By accepting a friend’s challenge to write a program to count words of a text, I think I found a bug here.
If you may, please submit this program and check if you will have the same writes as I had.
Sorry for the bad/unalligned code. It was written fast.
If this is not a bug and I’m being stupid, please tell me this. I promise I won’t be mad
DEFINE DATA
LOCAL
1 PL (A15/10000)
1 CPL (N5/10000)
*
1 TRY (A15)
1 ARQ
2 LINHA (A250)
*
1 X (N5)
1 QUEBRA (A1/10) INIT<' ',',','.',':',';','!','?','/','(',')'>
1 QBR (A1)
1 I (N5)
1 IX (N5)
1 #I (N5)
1 #POSI (N5)
1 #POSF (N5)
1 #POSQ (N5)
1 #POS (N5)
1 #LRES (A250)
1 #CLIN (N5)
END-DEFINE
X := 1
**READ WORK FILE 1 ARQ
LINHA :=
'O CONTROLE POPULACIONAL é FREQUENTEMENTE UM MODO DE MUDAR DE ASSUNTO,'
-'SE VOCê OLHA OS NúMEROS, O MAIOR CRESCIMENTO POPULACIONAL E AS TAXAS'
-' SE VOCê OLHA OS NúMEROS, O MAIOR CRESCIMENTO POPULACIONAL.'
-' POPULACIONAL TENTANDO CONTAR O VALOR DOS NúMEROS. '
REPEAT
RESET #POSI #POSQ #POSF
FOR I 1 10
MOVE QUEBRA(I) TO QBR
EXAMINE LINHA FOR QBR GIVING POSITION #POSQ
IF (#POSQ LT #POSI AND #POSQ NE 0) OR #POSI = 0
MOVE #POSQ TO #POSI
END-IF
END-FOR
IF #POSI GT 1
#POSF := #POSI - 1
ELSE
#POSF := 1
END-IF
RESET TRY
MOVE SUBSTRING (LINHA,1,#POSF) TO TRY
IF TRY EQ QUEBRA(*)
IGNORE
ELSE
RESET IX
EXAMINE FULL PL(1:X) FOR TRY GIVING INDEX IX
IF IX NE 0 AND TRY NE PL(IX) /* BUG HERE. Examine is locating different words and assuming they're the same.

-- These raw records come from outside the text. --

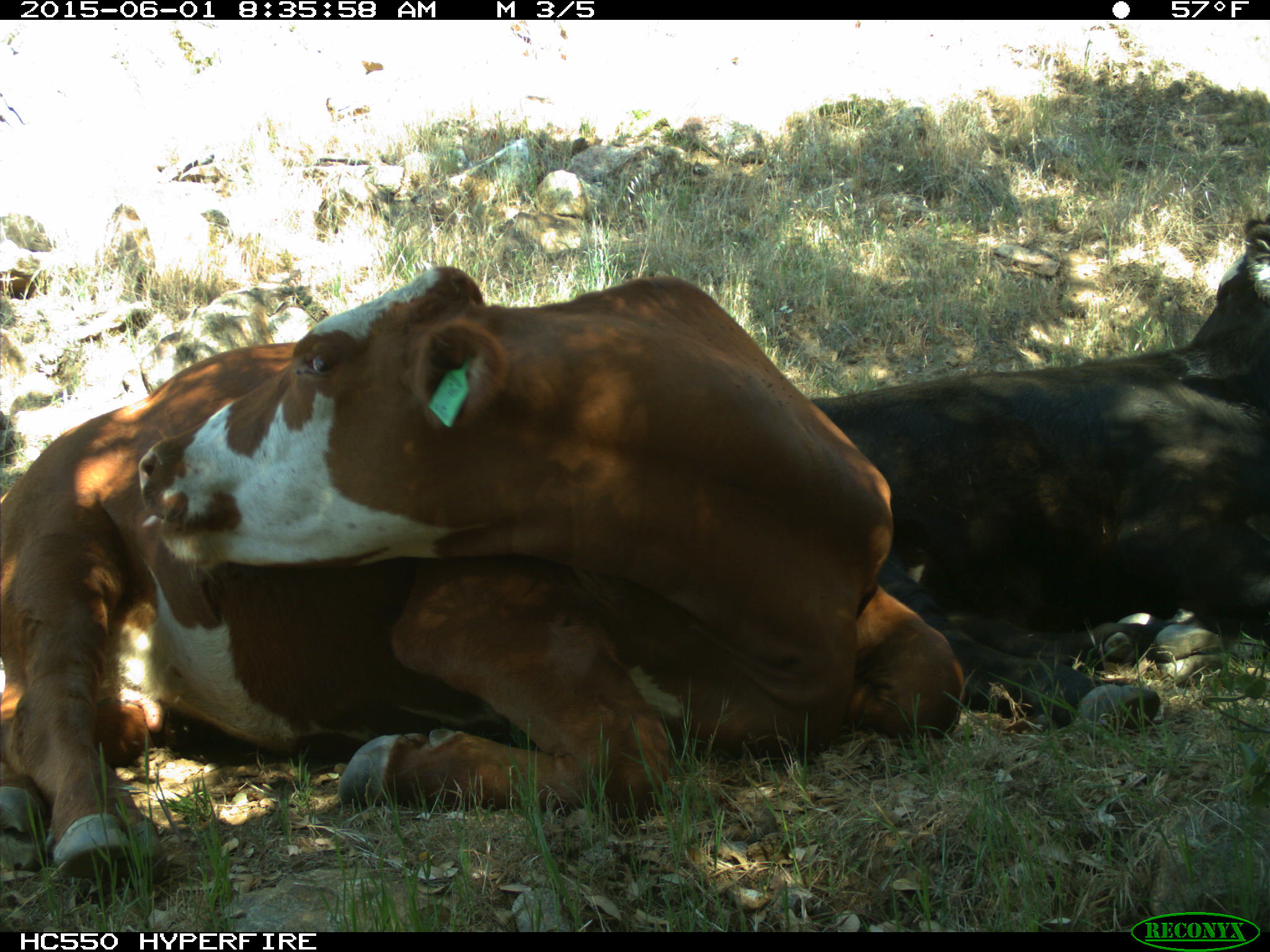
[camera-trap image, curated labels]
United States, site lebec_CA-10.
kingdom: Animalia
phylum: Chordata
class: Mammalia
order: Artiodactyla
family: Bovidae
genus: Bos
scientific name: Bos taurus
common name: domestic cow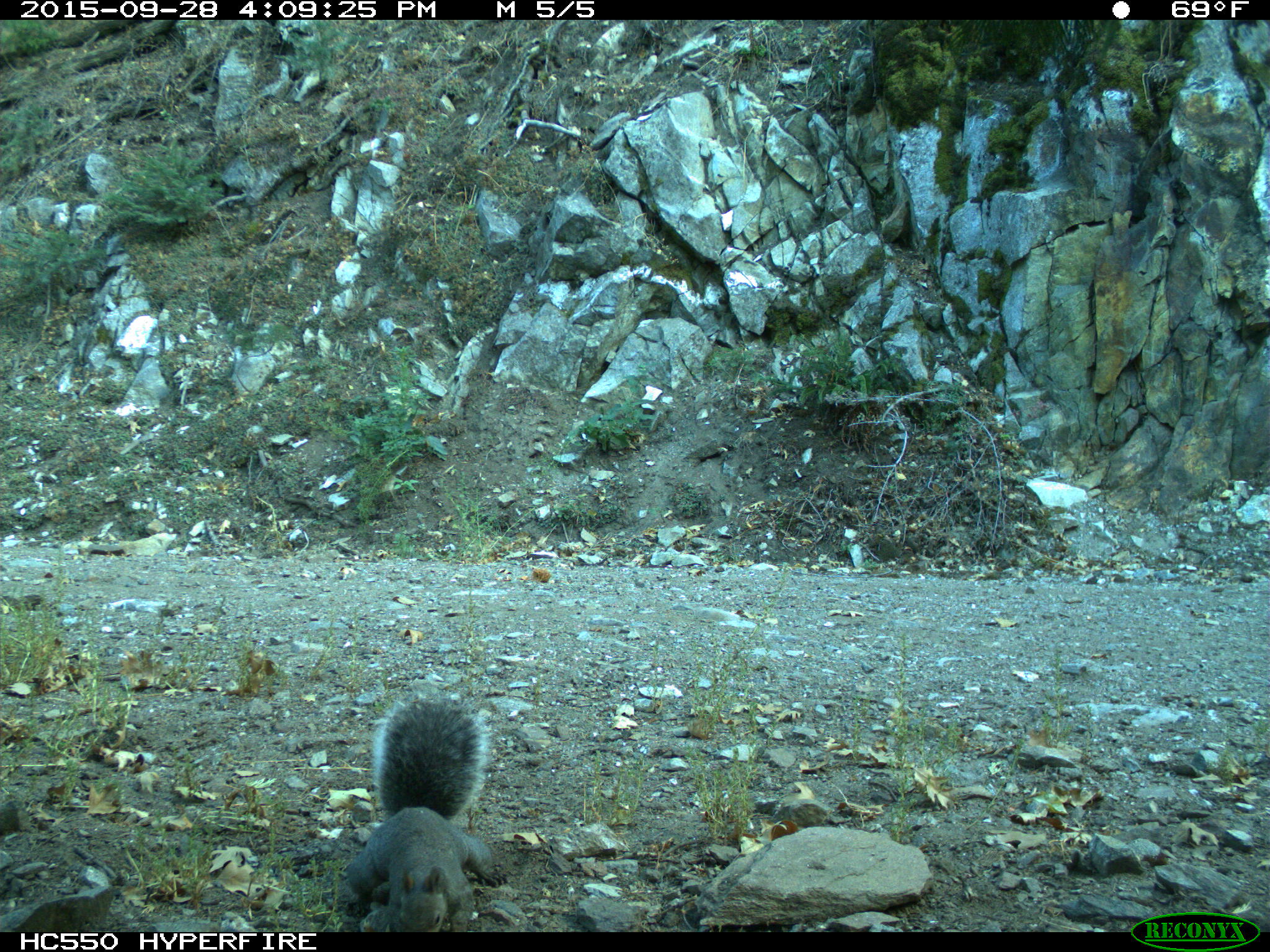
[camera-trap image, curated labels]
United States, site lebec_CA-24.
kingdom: Animalia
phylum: Chordata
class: Mammalia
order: Rodentia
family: Sciuridae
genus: Sciurus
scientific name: Sciurus carolinensis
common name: eastern gray squirrel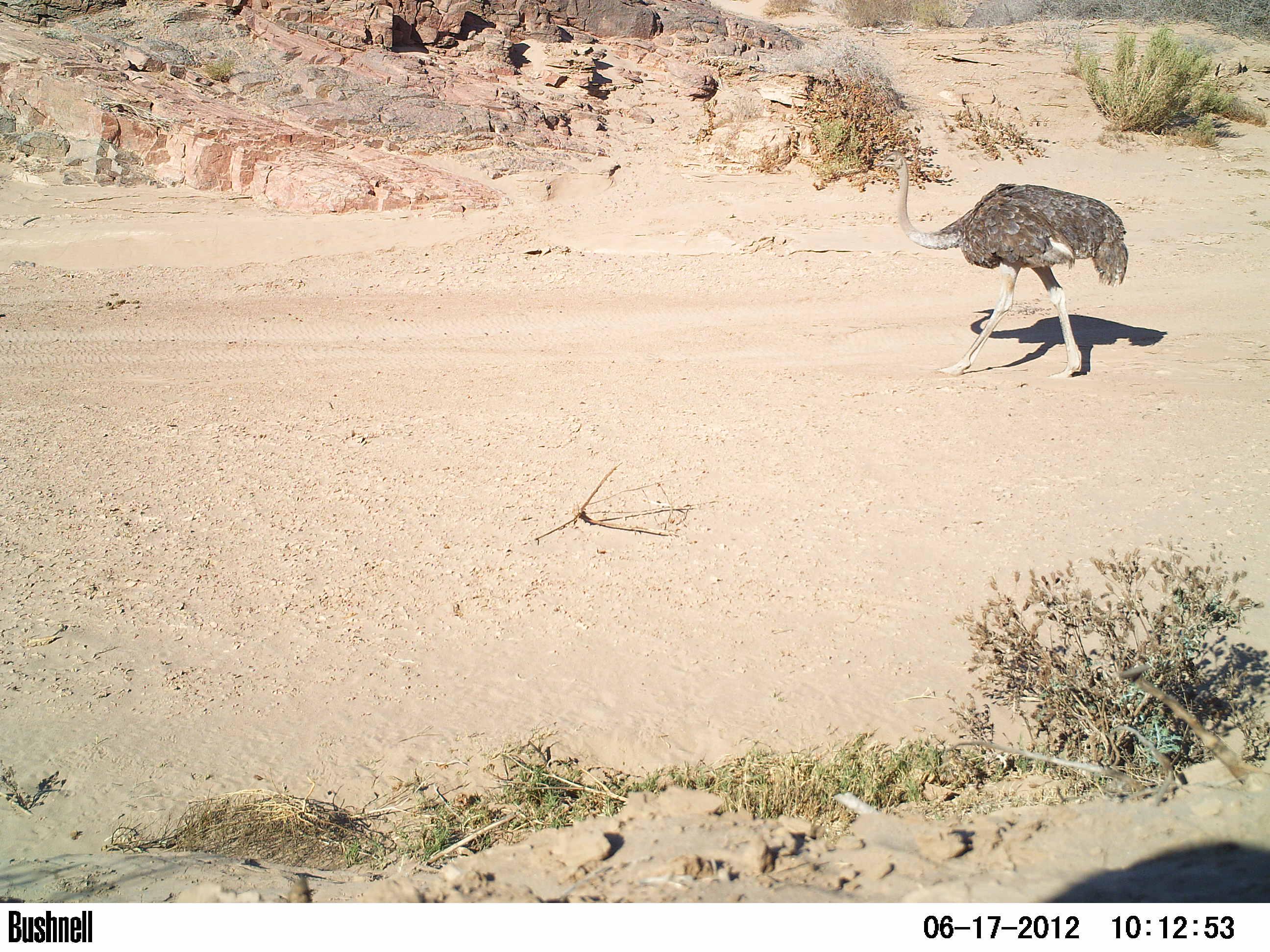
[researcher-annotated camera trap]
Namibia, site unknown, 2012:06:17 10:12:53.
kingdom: Animalia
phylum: Chordata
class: Aves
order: Struthioniformes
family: Struthionidae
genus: Struthio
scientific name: Struthio camelus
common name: common ostrich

WRITE '=' TRY '=' PL(IX) /* I've tried EXAMINE and EXAMINE FULL... same result.
END-IF
IF IX NE 0 AND TRY EQ PL(IX)
ADD 1 TO CPL(IX)
ELSE
MOVE SUBSTRING (LINHA,1,#POSF) TO PL(X)
ADD 1 TO CPL(X)
END-IF
END-IF
#POS := #POSI + 1
#CLIN := 250 - #POSI
MOVE SUBSTRING (LINHA,#POS,#CLIN) TO LINHA
IF LINHA EQ ' '
ESCAPE BOTTOM
END-IF
ADD 1 TO X
END-REPEAT
FOR X 1 500
IF PL(X) NE ' '
WRITE '=' X '=' PL(X) '=' CPL(X)
END-IF
END-FOR
END
DEFINE DATA LOCAL
1 LINHA (A250)
1 #ARRAY (A30/1:200)
1 #NUMBER (N5)
END-DEFINE
*
INCLUDE AASETC
LINHA :=
‘O CONTROLE POPULACIONAL é FREQUENTEMENTE UM MODO DE MUDAR DE ASSUNTO,’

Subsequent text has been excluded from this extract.